Études qualitatives et quantitatives

L’approche quantitative

Déploiement d’un questionnaire sur la perception du travail, de l’organisation, de la santé et de la sécurité auprès de l’ensemble des salariés. Ce questionnaire reprend toutes les dimensions du vécu au travail pouvant conduire à des facteurs de stress ou de bien-être (moyens, exigence, latitude, reconnaissances, perspectives, communication, soutien, pénibilité, santé). Il reprend les grands principes du modèle de Karasek. Il est administré à distance par mail ou par une distribution papier de façon totalement sécurisée et anonyme.
Il inclut des questions spécifiques à l’entreprise. Il prend en compte les variabilités entre les sites, les métiers et les catégories socioprofessionnelles. Il comprend des questions ouvertes pour permettre à la totalité des collaborateurs d’exprimer a minima leur point de vue de manière confidentielle.

L’ensemble des questionnaires est analysé.

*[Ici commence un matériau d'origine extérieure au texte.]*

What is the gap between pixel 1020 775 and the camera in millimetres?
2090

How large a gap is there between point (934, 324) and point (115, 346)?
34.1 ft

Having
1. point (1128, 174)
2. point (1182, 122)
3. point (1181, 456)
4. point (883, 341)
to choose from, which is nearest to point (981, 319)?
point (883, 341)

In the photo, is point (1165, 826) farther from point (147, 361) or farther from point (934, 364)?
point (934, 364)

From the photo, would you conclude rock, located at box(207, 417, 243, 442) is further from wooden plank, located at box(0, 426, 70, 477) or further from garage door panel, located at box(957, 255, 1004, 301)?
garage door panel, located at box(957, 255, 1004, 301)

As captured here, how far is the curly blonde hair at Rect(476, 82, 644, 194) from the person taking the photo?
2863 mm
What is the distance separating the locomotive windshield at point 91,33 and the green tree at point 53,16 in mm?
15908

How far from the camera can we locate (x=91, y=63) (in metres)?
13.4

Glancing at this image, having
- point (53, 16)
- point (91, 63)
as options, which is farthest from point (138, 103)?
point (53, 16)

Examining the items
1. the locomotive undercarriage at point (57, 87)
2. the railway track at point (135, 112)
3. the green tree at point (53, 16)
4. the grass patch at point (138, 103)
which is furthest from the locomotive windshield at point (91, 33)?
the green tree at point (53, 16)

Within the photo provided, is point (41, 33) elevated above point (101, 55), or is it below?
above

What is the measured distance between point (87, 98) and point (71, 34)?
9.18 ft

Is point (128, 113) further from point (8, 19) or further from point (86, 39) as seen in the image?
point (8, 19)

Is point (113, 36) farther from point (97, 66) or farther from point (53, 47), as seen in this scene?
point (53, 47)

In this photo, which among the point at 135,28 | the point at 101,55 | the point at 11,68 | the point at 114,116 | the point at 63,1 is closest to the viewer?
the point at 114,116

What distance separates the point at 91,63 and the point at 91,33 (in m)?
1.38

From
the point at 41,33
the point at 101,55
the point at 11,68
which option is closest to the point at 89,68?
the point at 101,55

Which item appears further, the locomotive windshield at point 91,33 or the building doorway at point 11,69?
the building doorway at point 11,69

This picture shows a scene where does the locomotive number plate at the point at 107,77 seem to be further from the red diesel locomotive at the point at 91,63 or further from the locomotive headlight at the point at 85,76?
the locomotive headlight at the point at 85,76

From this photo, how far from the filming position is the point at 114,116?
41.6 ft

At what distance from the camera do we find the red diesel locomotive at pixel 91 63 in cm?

Les réponses aux différentes échelles de perceptions peuvent être comparées entre les groupes, les sites et à d’autres organisations grâce à nos bases de données ou aux bases de données utilisant les mêmes échelles que notre questionnaire.

L’analyse des résultats permet d’obtenir des indicateurs chiffrés des risques psychosociaux et de la pénibilité au travail. C’est l’occasion pour tous les salariés d’exprimer leurs opinions et de mobiliser tout un chacun sur une démarche de diagnostic.

L’approche qualitative

L’étude qualitative repose sur une série d’observations : entretiens, individuels et collectifs, et observations en situation de travail.

Observation par entretiens

L’approche par entretiens individuels ou collectifs, permet de déterminer les relations de cause à effet au plus proche des situations de travail vécues et de leur évolution. L’entretien est semi-directif, c’est-à-dire que le salarié décide lui-même de ce qui est important à dire sans influence de l’intervieweur. Ce dernier peut cependant relancer l’échange sur les déterminants du travail, des points d’intérêt précis.

Les entretiens individuels permettent de mettre des mots sur la qualité des relations, les reconnaissances, le travail prescrit, le travail réel, les moyens alloués… grâce à cela, un point de vue sincère sans influence ni crainte d’être jugés par les collègues peut être obtenu.

Les entretiens collectifs ou focus groupes menés auprès de groupes de 4 à 8 personnes d’une même fonction ou d’un même niveau hiérarchique permettent sur une durée d’une heure à une heure trente d’échanger et de recueillir les ressentis convergents et divergents.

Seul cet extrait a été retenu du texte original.